WHAT THIS TASK INVOLVES: Your task is to write out exactly the lines from the line containing "From among the options" through the end of the records, inclusive at both ends.

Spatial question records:
• • • • •

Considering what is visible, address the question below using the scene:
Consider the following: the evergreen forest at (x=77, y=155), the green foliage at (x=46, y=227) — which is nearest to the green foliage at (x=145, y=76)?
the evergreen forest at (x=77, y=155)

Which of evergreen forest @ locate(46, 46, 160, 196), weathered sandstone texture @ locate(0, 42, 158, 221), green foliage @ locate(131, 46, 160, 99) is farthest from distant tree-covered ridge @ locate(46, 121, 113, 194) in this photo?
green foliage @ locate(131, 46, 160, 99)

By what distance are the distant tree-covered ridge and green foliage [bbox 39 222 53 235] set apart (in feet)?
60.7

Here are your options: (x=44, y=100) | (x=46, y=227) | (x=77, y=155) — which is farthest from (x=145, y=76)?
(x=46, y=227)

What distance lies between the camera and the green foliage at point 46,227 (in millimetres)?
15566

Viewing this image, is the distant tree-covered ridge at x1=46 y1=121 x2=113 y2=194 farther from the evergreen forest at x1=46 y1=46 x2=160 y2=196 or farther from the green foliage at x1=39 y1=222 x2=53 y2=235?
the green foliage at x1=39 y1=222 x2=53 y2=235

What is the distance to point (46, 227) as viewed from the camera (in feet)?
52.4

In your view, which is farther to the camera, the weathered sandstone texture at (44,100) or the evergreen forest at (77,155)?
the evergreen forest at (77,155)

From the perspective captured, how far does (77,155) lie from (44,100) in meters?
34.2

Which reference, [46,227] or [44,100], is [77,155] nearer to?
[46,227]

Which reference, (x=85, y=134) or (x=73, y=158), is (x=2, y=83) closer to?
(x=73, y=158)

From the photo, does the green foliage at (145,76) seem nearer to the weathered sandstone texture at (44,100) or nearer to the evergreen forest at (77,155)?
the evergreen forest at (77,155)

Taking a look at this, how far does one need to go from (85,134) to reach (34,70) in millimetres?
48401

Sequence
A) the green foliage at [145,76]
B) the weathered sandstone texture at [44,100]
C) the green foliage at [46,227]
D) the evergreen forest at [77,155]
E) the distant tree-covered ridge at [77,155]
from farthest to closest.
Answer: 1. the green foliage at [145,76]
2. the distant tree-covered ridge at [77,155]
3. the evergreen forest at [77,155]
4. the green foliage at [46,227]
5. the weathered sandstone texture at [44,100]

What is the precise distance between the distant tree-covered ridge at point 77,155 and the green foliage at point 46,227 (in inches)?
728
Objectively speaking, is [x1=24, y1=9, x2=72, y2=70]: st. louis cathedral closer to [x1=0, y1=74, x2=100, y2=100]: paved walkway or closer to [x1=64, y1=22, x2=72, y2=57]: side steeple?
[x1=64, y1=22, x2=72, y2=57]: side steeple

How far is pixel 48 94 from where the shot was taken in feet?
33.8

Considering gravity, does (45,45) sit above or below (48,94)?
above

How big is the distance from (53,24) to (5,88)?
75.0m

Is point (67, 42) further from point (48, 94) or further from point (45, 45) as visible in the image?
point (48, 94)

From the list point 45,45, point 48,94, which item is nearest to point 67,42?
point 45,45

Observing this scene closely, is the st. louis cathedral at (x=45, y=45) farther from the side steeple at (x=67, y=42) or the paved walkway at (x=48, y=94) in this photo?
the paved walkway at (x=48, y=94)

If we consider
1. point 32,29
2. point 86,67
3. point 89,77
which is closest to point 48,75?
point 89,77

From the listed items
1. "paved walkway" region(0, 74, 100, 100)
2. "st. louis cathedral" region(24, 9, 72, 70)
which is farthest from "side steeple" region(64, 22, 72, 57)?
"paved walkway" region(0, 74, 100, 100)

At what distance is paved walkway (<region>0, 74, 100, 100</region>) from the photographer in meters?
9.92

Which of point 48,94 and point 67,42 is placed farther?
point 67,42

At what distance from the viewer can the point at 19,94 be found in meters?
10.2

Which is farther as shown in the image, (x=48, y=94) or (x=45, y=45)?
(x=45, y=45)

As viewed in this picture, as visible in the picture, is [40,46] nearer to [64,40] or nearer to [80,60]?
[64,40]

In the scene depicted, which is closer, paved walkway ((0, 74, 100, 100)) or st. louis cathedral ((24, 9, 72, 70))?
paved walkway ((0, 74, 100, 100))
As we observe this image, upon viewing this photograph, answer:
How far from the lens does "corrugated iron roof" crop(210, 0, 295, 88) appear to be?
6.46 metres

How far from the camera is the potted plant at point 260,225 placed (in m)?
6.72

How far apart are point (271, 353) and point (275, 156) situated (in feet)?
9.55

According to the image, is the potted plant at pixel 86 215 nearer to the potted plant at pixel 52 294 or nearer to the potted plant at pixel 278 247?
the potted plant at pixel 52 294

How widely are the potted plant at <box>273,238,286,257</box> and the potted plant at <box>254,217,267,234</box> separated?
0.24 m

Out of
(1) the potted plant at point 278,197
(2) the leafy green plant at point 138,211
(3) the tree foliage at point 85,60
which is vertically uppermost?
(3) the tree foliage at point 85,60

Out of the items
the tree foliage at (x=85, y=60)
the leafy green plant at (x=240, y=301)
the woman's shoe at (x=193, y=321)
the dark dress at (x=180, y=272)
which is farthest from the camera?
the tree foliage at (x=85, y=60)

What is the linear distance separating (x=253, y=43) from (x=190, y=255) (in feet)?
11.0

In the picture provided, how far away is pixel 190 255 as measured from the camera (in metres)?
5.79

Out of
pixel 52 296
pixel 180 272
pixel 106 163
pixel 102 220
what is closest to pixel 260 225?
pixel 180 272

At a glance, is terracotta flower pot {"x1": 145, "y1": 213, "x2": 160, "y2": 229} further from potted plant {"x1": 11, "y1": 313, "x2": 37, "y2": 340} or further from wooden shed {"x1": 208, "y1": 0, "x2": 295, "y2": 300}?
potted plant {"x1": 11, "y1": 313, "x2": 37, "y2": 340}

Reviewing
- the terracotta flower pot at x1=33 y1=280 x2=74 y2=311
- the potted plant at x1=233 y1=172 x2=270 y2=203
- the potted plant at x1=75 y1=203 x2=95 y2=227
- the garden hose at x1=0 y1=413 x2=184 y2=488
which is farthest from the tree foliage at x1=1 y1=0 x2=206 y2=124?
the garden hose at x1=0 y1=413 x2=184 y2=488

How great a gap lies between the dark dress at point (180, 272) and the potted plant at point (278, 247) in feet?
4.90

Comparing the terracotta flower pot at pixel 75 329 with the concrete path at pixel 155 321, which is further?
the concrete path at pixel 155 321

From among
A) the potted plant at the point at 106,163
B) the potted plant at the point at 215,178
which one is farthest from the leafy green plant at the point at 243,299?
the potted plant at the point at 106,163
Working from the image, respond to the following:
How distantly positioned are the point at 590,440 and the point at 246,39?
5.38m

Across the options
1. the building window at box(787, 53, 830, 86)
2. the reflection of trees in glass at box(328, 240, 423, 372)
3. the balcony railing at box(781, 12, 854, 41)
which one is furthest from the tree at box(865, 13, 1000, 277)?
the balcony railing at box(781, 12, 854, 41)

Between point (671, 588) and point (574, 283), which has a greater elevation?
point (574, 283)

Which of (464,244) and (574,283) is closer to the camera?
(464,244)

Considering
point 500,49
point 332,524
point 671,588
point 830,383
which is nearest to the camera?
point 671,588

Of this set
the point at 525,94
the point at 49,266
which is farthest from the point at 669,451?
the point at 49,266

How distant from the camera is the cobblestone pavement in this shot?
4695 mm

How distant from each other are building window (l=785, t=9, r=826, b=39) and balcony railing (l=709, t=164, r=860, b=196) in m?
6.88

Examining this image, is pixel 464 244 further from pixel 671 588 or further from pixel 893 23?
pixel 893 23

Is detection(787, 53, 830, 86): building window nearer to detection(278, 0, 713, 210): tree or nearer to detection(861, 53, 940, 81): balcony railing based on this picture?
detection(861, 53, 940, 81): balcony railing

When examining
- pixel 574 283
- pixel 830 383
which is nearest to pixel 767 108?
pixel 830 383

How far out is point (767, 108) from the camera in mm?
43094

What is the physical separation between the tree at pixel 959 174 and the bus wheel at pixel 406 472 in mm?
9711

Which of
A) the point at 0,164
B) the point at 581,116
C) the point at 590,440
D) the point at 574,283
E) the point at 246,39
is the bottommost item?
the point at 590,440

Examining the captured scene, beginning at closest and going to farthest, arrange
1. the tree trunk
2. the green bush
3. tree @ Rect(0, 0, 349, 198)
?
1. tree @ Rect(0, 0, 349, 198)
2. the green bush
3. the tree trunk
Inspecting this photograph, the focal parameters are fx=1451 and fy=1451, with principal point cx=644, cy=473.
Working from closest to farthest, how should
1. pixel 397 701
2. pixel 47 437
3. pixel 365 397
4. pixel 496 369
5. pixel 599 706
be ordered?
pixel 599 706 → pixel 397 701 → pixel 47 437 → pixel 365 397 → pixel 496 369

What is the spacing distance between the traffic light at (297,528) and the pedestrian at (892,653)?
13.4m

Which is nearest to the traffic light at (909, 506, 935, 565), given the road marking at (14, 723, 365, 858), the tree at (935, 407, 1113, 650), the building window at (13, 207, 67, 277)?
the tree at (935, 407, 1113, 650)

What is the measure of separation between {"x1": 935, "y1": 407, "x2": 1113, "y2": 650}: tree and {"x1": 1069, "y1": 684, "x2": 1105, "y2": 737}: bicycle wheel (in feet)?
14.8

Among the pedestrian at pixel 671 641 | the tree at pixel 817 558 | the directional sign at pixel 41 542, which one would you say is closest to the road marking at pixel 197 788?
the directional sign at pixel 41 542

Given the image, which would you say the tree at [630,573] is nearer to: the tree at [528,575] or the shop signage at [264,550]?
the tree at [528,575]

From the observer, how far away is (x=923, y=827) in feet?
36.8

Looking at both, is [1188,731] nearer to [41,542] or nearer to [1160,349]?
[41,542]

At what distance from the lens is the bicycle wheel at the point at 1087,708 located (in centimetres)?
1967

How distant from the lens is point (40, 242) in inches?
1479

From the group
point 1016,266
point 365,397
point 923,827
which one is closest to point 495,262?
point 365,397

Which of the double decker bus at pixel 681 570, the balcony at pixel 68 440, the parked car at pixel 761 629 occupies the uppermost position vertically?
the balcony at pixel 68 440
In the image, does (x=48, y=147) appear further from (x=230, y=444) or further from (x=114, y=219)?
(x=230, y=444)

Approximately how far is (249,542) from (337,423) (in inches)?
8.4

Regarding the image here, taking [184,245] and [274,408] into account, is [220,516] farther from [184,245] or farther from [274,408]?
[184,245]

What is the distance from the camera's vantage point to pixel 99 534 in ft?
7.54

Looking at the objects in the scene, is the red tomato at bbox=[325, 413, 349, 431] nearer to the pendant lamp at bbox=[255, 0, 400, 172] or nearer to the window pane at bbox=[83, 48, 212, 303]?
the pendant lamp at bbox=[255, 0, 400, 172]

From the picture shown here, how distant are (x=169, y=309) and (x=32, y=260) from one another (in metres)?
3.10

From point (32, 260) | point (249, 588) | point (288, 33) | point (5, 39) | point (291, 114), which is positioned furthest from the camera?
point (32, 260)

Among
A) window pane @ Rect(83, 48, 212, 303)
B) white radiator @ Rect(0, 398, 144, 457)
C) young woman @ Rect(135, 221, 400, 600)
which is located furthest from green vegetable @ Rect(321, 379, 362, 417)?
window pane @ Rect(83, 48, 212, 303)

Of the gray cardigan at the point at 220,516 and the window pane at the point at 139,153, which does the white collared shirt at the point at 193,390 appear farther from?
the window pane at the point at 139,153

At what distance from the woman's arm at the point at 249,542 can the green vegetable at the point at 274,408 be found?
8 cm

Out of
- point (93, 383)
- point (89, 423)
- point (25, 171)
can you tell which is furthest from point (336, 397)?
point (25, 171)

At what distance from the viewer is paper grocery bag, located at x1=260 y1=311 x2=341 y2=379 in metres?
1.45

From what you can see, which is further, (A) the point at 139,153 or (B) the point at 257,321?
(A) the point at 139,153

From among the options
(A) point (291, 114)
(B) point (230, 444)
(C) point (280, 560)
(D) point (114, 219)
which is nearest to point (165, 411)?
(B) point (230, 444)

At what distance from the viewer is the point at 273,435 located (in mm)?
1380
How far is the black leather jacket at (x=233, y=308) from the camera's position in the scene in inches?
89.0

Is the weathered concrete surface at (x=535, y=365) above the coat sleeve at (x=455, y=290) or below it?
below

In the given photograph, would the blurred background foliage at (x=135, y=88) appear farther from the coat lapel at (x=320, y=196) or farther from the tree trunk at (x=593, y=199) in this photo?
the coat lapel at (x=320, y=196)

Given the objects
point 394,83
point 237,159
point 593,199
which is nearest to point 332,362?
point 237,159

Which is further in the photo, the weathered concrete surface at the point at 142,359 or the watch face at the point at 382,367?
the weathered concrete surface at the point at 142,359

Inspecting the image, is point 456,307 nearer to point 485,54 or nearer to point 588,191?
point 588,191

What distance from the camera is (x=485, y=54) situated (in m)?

• • • • •

TASK OUTPUT:
From among the options
(A) point (291, 114)
(B) point (230, 444)
(C) point (280, 560)
(D) point (114, 219)
which is nearest to point (165, 411)?
(B) point (230, 444)

At what distance from the viewer is the point at 273,435 located (in mm)?
1380
How far is the black leather jacket at (x=233, y=308) from the camera's position in the scene in inches?
89.0

Is the weathered concrete surface at (x=535, y=365) above the coat sleeve at (x=455, y=290) or below it?
below

In the given photograph, would the blurred background foliage at (x=135, y=88) appear farther from the coat lapel at (x=320, y=196) or farther from the tree trunk at (x=593, y=199) in this photo?
the coat lapel at (x=320, y=196)

Given the objects
point 394,83
point 237,159
point 593,199
which is nearest to point 332,362?
point 237,159

Which is further in the photo, the weathered concrete surface at the point at 142,359 or the watch face at the point at 382,367?
the weathered concrete surface at the point at 142,359

Inspecting the image, is point 456,307 nearer to point 485,54 or nearer to point 588,191?
point 588,191

What distance from the camera is (x=485, y=54) situated (in m)?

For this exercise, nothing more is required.